Окончив школу в Сент-Джордже, Гортенс перебралась в Солт-Лейк-Сити, поселилась там у старшей сестры Зеллы и поступила в Университет Бригама Янга. Но у нее не было чувства обретенного пути – «просто шагала на месте»[20]. В 21 год, в декабре 1912-го, Гортенс влюбилась во Флойда Эдварда Мэнджиза и решила: вот оно то, что она искала. Ее избранник продавал автомобили в Лос-Анджелесе. Парень на год старше Гортенс – белокурые, уже начавшие редеть волосы, голубоглазый, но самое главное: он жил не в Юте.

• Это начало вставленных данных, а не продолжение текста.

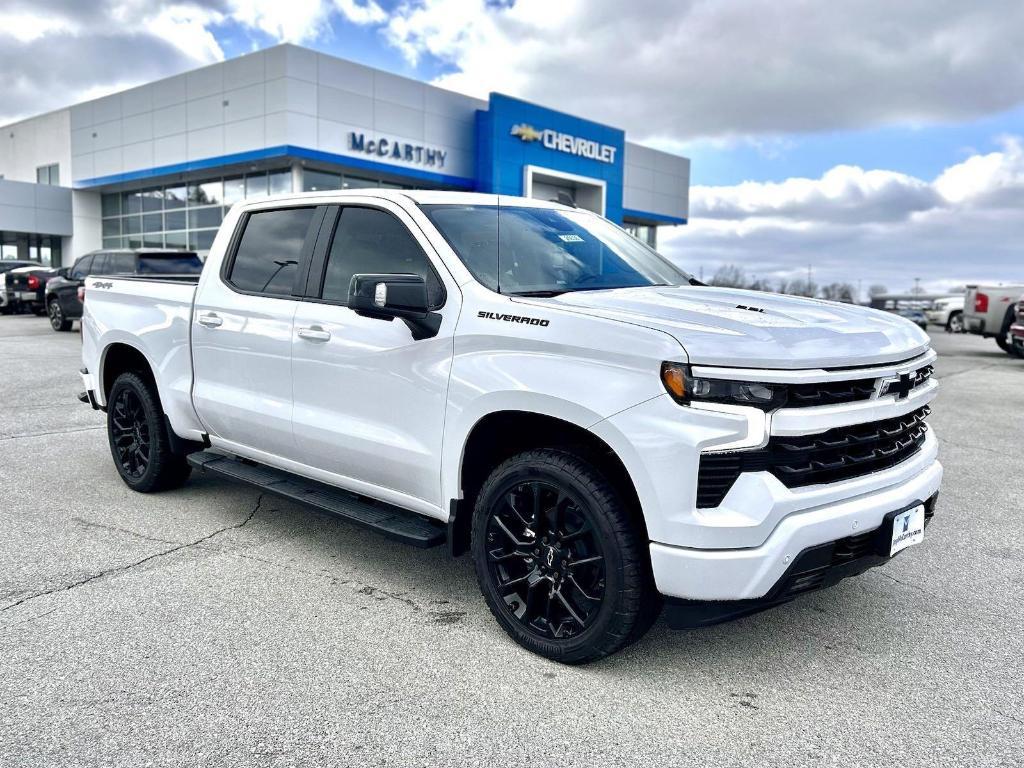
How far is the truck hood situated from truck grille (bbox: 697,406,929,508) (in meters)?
0.27

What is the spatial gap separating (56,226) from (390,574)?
38459 millimetres

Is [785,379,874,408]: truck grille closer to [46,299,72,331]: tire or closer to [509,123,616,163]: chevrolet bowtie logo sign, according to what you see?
[46,299,72,331]: tire

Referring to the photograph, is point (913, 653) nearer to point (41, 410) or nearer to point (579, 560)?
point (579, 560)

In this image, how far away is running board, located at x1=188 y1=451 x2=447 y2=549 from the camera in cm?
374

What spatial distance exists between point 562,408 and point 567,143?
32.1 meters

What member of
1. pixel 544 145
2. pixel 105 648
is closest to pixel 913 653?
pixel 105 648

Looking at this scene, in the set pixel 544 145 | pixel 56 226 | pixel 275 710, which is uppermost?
pixel 544 145

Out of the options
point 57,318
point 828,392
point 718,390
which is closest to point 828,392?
point 828,392

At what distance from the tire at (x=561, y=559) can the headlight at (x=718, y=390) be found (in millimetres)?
479

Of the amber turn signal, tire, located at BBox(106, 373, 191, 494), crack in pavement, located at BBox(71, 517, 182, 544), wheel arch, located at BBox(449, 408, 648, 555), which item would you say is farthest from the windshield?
tire, located at BBox(106, 373, 191, 494)

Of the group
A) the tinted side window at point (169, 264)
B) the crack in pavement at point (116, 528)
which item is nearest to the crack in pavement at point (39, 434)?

В сочельник пара обвенчалась в мормонском храме Сент-Джорджа, и местная газета отметила, что невеста – «известная у нас юная дама, чьи многочисленные друзья желают ей счастья»[21]. Месяц спустя миссис Гортенс Мэнджиз покинула дом, где прошло ее детство, и переехала в Лос-Анджелес.

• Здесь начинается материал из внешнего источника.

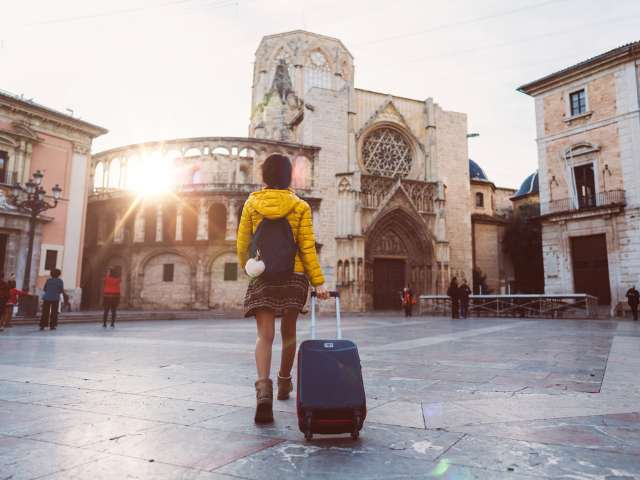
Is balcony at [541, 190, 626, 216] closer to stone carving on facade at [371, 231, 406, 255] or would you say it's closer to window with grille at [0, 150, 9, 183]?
stone carving on facade at [371, 231, 406, 255]

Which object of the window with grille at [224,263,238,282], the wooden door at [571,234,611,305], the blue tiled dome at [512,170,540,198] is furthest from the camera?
the blue tiled dome at [512,170,540,198]

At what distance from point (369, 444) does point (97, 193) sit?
99.0 feet

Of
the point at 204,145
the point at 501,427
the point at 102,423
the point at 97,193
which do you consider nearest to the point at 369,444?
the point at 501,427

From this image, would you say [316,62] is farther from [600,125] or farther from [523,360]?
[523,360]

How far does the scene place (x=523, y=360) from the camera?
5.95 meters

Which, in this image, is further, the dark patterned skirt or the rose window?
the rose window

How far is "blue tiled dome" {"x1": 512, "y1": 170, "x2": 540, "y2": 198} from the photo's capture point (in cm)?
3953

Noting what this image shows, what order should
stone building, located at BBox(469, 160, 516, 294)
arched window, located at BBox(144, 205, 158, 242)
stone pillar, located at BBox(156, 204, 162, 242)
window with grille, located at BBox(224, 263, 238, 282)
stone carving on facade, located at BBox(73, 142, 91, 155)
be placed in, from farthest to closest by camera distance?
stone building, located at BBox(469, 160, 516, 294), arched window, located at BBox(144, 205, 158, 242), stone pillar, located at BBox(156, 204, 162, 242), window with grille, located at BBox(224, 263, 238, 282), stone carving on facade, located at BBox(73, 142, 91, 155)

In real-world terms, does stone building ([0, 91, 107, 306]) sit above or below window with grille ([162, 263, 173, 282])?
above

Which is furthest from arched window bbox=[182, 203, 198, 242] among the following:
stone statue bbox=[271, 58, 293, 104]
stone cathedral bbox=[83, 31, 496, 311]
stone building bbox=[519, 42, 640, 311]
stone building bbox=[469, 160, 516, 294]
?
stone building bbox=[469, 160, 516, 294]

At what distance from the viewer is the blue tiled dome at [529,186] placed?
39531mm

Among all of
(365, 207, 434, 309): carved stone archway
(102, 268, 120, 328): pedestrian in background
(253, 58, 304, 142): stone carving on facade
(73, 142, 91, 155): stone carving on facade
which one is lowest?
(102, 268, 120, 328): pedestrian in background

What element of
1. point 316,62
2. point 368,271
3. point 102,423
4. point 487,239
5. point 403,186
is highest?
point 316,62

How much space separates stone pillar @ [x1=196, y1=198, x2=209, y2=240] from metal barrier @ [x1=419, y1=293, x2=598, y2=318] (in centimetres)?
1312
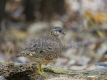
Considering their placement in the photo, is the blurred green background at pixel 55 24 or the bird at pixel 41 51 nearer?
the bird at pixel 41 51

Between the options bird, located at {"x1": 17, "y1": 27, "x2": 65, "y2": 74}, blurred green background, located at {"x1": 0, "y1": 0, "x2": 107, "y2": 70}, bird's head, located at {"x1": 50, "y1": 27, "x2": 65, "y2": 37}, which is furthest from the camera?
blurred green background, located at {"x1": 0, "y1": 0, "x2": 107, "y2": 70}

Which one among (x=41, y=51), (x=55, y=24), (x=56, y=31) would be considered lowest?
(x=41, y=51)

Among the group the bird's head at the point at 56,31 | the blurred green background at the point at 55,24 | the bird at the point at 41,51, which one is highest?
the blurred green background at the point at 55,24

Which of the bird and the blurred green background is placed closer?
the bird

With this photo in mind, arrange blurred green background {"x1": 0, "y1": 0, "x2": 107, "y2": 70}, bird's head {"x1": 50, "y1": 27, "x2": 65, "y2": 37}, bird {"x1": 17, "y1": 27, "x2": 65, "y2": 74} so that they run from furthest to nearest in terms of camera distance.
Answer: blurred green background {"x1": 0, "y1": 0, "x2": 107, "y2": 70}
bird's head {"x1": 50, "y1": 27, "x2": 65, "y2": 37}
bird {"x1": 17, "y1": 27, "x2": 65, "y2": 74}

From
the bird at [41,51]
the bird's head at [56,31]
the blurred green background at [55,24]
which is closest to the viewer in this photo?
the bird at [41,51]

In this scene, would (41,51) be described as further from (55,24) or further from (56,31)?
(55,24)

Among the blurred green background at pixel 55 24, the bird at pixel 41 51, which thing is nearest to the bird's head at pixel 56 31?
the bird at pixel 41 51

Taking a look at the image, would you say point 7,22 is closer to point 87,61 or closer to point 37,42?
point 87,61

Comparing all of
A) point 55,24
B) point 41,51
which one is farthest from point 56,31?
point 55,24

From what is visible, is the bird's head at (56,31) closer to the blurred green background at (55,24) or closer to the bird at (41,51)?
the bird at (41,51)

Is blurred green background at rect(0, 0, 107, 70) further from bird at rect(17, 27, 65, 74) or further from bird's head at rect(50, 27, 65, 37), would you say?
bird at rect(17, 27, 65, 74)

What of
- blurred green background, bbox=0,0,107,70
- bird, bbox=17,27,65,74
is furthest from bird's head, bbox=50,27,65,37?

Информация о дальнейших событиях скудна, но мы знаем, что в какой-то момент брак с Флойдом начал распадаться. В 1915 году 24-летняя Гортенс вновь стала незамужней женщиной с недосданными экзаменами в университете и неясной дальнейшей жизненной траекторией. И так сложилось, что однажды в гостях, куда пригласили их с Зеллой, она познакомилась с молодым юристом Флойдом Одламом. Он был полной противоположностью первому Флойду – Мэнджизу: – видный красавец, подтянутый, атлетически сложенный, рыжеволосый и при этом амбициозен и умен. Он родился в Юнион-Сити, Мичиган, и был младшим из пяти детей проповедника-методиста. До поступления в Университет Колорадо он чем только не занимался – от пакетирования древесины на лесозаготовке по десять часов в день до состязаний по бегу на полмили со страусом по имени Том в парке аттракционов города Гранд-Рапидс. Во время учебы он все три года подрабатывал – официантом в кафе и подручным в университетской библиотеке. Затем поступил в юридическую школу, где на квалификационных экзаменах получил высший в тот год балл. После этого Флойд занял небольшую должность в одном из коммунальных предприятий Юты.
Флойд относился к своей работе по-ковбойски: он редко открывал рот, но в каждой его краткой фразе присутствовал элегантный юмор. Гортенс была им очарована. Она нашла в нем родственную душу – неутомимого борца-одиночку, который – подобно ей самой – стремился обрести большее, чем мог предложить ему мир, где он родился. Их объединяло не только желание расти над собой, но и готовность приложить все силы к достижению цели, и именно это свяжет их на долгие годы – когда они позднее переберутся на Восточное побережье и станут семьей. При месячной зарплате в 50 долларов (около 1400 в сегодняшних ценах) Флойда волновало, сможет ли он обеспечить нормальную жизнь для Гортенс. Но ей самой было на это наплевать, она пребывала в полной уверенности, что Флойд создан для успеха и что его доход не сегодня завтра вырастет. «Я ни в коем случае не желала отвергать или отдалять перспективу той жизни, о которой столь страстно мечтала»[22], – писала Гортенс. В общем, 1 апреля 1915 года, в День дурака, она вышла замуж во второй раз.